Maar dan nog; wat hebben zij ons te zeggen? Die vraag blijft want de Kerk heeft met het volk Israel een leertraditie die veel verder reikt dan wij zelfs kunnen achterhalen. Traditie wil zeggen, dat er voortgang is, dat wij elkaar doorgeven wat wij zelf ontvangen hebben. Soms doen wij dat niet en dan wordt het gevaarlijk en dit geeft het woord ook aan: traditie wil ook zeggen verraden, van de hand doen, er niets mee doen dus, aan de vergetelheid overleveren.
De wijzen van Israel, één van hen Rabbi Hillel (uit de generatie vóór Jezus) en in zijn spoor ook de vaders en moeders van de Kerk vroegen zich af wat belangrijker is: studie van de Thora of het doen van goede daden? Tegen de mening van een aantal in leerde R.Hillel dat studie vóór alles gaat. Want hoe kunnen onze daden goed zijn als God zelf ons niet de rechte weg wijst, die onze voet moet gaan, ook de weg naar de ander.
En in de gevaren van zijn tijd wees hij op psalm 69,6 en 7 waar de dichter bidt God, U kent mijn lichtzinnig leven, mijn schuld is U niet ontgaan. Laat ik niet beschamen wie naar U uitzien, Heer, God van de hemelse machten, laat wie U zoekt niet om mij ten schande staan, God van Israel.
Waar de studie ontbreekt, groeit de lichtzinnigheid en daarmee het vermogen om de traditie voort te zetten.
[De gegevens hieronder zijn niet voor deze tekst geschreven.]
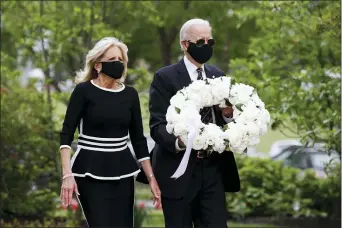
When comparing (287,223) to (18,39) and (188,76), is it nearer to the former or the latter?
(18,39)

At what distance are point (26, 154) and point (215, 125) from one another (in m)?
6.80

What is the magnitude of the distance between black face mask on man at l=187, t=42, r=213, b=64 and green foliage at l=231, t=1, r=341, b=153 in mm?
3468

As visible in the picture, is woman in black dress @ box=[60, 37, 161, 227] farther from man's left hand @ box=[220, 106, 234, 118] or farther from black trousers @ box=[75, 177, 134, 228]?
man's left hand @ box=[220, 106, 234, 118]

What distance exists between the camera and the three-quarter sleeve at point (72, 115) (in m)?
6.65

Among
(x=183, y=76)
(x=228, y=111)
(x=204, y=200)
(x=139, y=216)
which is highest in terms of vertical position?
(x=183, y=76)

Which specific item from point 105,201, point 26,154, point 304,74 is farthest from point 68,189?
point 26,154

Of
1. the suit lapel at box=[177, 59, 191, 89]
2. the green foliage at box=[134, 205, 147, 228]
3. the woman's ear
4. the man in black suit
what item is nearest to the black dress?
the woman's ear

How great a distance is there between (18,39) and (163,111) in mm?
7153

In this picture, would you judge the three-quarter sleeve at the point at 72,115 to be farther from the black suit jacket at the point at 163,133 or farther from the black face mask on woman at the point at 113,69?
the black suit jacket at the point at 163,133

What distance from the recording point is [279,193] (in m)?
14.5

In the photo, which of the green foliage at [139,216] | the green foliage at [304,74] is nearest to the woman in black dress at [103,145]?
A: the green foliage at [304,74]

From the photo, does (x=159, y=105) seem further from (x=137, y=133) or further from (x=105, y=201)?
(x=105, y=201)

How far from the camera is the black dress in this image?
6.59 metres

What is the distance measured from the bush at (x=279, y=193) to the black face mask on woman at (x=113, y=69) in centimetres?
775
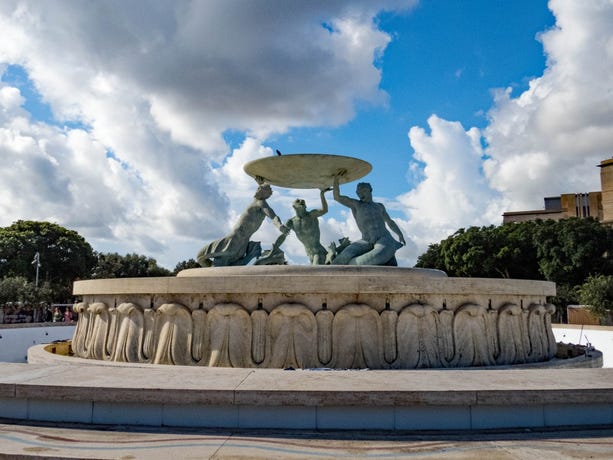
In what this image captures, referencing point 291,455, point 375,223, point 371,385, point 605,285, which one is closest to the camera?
point 291,455

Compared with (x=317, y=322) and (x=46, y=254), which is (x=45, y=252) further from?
(x=317, y=322)

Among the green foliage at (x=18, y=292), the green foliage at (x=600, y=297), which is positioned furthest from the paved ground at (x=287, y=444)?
the green foliage at (x=18, y=292)

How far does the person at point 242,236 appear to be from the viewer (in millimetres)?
11289

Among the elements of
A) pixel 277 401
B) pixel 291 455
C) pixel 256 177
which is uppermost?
pixel 256 177

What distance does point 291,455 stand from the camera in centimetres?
376

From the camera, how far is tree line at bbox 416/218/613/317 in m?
33.7

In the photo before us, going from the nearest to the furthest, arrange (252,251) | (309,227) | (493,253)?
(252,251), (309,227), (493,253)

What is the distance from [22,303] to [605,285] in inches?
1200

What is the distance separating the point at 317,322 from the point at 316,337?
0.21 meters

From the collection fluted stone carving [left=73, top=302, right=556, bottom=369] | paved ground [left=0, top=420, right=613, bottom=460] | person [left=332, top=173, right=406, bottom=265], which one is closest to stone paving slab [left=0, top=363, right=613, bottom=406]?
paved ground [left=0, top=420, right=613, bottom=460]

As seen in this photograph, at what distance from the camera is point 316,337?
24.4ft

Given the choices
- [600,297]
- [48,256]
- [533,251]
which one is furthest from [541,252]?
[48,256]

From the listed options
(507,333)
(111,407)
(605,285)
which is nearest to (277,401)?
(111,407)

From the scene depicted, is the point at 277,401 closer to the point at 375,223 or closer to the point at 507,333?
the point at 507,333
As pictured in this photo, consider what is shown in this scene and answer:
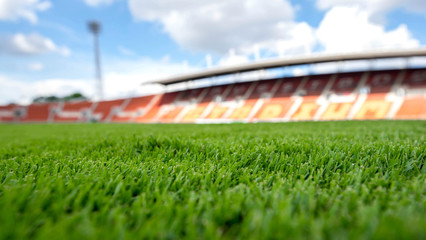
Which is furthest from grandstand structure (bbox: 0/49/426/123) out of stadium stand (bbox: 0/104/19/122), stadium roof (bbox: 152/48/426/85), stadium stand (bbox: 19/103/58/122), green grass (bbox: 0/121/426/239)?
green grass (bbox: 0/121/426/239)

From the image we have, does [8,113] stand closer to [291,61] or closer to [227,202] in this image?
[291,61]

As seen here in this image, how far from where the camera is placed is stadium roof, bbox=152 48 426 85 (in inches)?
606

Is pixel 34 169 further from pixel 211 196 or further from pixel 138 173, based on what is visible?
pixel 211 196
In de gezinnen, in de kerk, in de maatschappij.
De Kerk heeft weet van haar opdracht: leren, vieren, doen.
Hoe worden de relieken van dorre doodsbeenderen resten van een voorbij verleden, bakens langs de weg die wij als parochie en anderen met ons, kunnen gaan.
Trouw en waarheid omhelzen elkaar, recht en vrede begroeten elkaar met een kus, uit de aarde bloeit de waarheid op, het recht ziet uit de hemel toe. (psalm 85,11,12).
Dat is levende traditie.
Alle goeds Roland, dag!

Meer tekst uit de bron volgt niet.